━━━━━ Extrait choisi
Farida m’explique que depuis quelques années, elle est à la retraite. Mais attention ! Ce n’est pas pour aller au café avec ses copines (ah bon ! Pourquoi ? C’est sympa, le café avec les copines !). Certes, mais pas pour elle, car cette gentille dame s’est donnée pour mission d’amener la paix dans le monde :
– Bravo ! C’est magnifique comme projet ! Assez utopique, mais magnifique !
Et là, la conversation prend une tournure assez phénoménale, parce que dans la vie de tous les jours, nous rencontrons tous types de gens qui parlent soit pour se rendre intéressant, soit pour ne rien dire, mais pas ma proprio. Depuis 2011, elle parcourt le monde pour combattre le terrorisme par la culture. Ce petit bout de femme par sa taille, se rend chaque fois qu’elle le peut, dans les prisons, les facultés, les postes de police, pour enseigner aux prisonniers que nous avons tous le même D. : catholiques, musulmans, juifs, protestants, nous avons tous le droit d’exister chacun à sa façon.
Farida se bat pour obtenir des autorisations pour aller parler aux terroristes. Elle entre dans les prisons, s’assoit avec eux des heures durant, pour leur expliquer à quel point leur geste est mauvais et stupide, car nous avons tous les mêmes textes.
C’est là qu’elle me demande mon intervention : (Moi ? Quel rapport ? Je vous préviens, je ne vous accompagne nulle part ! Je veux rester chez moi à manger mes rice crispies) Elle veut que je lui trouve un psaume de la Thora qui prouve « qu’à la base, tout vient de la Thora » !
Dans la plupart des cas, j’aurais fait ma crâneuse, en confirmant que bien sûr, tout vient de la Thora, mais pas ce jour-là, car j’étais en face d’un être exceptionnel.
━━━━━━━━━━
━━━━━ Données enregistrées
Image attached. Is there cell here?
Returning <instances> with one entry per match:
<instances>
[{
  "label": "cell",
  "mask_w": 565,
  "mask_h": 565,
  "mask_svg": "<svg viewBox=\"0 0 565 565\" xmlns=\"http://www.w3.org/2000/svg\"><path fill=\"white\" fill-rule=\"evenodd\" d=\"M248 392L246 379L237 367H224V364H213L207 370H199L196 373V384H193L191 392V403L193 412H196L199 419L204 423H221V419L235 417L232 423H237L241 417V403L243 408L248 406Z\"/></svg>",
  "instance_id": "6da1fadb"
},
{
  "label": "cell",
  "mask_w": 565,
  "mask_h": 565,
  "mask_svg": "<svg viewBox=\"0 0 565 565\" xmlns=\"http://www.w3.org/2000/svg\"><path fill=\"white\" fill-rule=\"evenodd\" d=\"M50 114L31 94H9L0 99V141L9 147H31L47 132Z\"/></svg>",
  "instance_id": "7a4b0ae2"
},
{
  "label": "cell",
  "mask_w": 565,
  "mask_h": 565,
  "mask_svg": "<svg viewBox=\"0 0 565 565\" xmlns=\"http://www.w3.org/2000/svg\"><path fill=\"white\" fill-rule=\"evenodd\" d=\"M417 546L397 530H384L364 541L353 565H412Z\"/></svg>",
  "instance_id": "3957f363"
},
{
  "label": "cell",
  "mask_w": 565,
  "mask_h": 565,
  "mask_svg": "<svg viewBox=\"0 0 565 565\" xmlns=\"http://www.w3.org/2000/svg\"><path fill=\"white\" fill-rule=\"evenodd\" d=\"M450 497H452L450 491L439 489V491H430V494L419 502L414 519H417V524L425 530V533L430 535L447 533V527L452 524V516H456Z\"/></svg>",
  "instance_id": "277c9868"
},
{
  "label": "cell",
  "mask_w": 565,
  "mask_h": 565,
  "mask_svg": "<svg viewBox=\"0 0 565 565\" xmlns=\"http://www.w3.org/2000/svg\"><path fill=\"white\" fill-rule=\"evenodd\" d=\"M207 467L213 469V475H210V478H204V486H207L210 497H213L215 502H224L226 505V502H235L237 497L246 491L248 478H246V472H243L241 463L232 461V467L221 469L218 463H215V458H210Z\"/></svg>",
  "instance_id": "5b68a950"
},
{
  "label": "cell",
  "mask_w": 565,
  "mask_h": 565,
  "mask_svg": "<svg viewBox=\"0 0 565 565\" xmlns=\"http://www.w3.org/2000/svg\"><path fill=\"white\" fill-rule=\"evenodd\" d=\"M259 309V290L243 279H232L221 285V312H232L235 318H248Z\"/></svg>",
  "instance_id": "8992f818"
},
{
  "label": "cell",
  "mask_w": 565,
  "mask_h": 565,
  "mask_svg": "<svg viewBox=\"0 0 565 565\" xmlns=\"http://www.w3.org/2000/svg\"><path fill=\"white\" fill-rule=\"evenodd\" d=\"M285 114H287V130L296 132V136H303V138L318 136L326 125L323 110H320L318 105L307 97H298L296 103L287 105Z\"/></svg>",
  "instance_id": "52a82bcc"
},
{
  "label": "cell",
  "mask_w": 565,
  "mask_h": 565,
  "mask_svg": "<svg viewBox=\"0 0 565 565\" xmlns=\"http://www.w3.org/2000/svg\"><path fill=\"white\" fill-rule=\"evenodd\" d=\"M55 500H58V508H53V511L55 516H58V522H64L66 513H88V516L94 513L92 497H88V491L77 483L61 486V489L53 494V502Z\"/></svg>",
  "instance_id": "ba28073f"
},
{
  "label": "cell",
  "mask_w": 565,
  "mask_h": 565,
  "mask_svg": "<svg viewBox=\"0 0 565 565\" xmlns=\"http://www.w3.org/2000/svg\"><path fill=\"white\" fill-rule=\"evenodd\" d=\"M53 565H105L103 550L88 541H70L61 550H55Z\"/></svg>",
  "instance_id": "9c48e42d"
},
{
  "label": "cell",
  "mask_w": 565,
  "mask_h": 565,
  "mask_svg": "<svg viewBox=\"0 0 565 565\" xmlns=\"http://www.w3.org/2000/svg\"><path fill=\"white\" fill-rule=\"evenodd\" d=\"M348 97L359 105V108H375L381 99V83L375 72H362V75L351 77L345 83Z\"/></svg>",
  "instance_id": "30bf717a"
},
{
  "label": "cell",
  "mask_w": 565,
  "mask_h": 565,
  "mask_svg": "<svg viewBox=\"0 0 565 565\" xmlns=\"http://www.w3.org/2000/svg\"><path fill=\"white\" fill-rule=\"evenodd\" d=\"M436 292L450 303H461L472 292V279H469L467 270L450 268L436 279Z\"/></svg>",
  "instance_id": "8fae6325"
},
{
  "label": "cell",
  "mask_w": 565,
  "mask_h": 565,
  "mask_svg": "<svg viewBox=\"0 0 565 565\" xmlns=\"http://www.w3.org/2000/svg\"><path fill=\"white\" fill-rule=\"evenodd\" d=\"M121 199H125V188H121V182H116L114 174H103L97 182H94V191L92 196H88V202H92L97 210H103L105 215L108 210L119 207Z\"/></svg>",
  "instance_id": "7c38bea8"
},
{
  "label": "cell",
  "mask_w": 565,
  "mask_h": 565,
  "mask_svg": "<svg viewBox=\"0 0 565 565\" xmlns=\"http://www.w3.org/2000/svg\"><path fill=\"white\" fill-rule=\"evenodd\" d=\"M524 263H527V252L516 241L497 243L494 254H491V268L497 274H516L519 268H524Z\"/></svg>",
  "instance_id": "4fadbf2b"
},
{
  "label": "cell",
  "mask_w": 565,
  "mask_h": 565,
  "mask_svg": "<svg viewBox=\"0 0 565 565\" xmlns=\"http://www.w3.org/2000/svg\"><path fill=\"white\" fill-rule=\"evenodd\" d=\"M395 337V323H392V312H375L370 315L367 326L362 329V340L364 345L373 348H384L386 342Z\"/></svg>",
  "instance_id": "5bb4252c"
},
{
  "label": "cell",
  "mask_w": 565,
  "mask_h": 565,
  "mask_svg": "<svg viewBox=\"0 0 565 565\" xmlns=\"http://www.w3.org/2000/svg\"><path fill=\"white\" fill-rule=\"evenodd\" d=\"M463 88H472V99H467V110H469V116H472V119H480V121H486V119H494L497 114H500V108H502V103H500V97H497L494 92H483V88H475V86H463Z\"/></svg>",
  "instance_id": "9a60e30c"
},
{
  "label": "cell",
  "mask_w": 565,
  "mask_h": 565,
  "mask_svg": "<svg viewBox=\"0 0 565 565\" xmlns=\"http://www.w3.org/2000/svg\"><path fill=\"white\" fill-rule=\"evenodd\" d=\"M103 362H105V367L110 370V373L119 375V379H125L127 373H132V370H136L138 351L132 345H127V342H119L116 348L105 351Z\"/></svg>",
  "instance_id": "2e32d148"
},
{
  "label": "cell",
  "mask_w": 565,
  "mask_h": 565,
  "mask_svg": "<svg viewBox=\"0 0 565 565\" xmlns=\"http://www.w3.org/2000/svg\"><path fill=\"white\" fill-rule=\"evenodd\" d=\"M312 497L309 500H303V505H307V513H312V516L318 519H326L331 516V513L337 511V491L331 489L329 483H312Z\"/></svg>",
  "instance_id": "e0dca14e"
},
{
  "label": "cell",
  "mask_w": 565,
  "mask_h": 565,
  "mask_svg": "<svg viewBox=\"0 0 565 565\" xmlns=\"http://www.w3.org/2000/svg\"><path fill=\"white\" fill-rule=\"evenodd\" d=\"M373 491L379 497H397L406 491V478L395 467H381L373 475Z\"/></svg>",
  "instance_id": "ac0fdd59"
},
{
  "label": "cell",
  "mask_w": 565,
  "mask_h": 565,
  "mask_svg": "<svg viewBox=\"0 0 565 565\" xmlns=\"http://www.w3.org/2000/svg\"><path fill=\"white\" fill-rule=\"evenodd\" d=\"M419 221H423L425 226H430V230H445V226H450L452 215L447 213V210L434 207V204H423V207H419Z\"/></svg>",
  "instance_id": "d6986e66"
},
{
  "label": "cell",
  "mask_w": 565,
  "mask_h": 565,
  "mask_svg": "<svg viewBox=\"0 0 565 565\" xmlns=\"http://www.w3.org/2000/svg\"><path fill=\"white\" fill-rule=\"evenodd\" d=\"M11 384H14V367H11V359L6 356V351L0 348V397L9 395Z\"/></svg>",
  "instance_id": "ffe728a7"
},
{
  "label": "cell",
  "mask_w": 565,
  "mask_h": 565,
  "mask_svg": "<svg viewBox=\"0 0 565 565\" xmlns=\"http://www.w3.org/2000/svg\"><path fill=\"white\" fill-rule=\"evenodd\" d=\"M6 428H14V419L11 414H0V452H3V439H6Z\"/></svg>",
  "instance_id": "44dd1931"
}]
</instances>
━━━━━━━━━━
> _Consigne_
Modifiez le texte sur Farida en recopiant le passage qui commence par « C’est là qu’elle » et finit par « d’un être exceptionnel. », puis remplacez « crâneuse » par « maligne ».

> _Réponse attendue_
C’est là qu’elle me demande mon intervention : (Moi ? Quel rapport ? Je vous préviens, je ne vous accompagne nulle part ! Je veux rester chez moi à manger mes rice crispies) Elle veut que je lui trouve un psaume de la Thora qui prouve « qu’à la base, tout vient de la Thora » !
Dans la plupart des cas, j’aurais fait ma maligne, en confirmant que bien sûr, tout vient de la Thora, mais pas ce jour-là, car j’étais en face d’un être exceptionnel.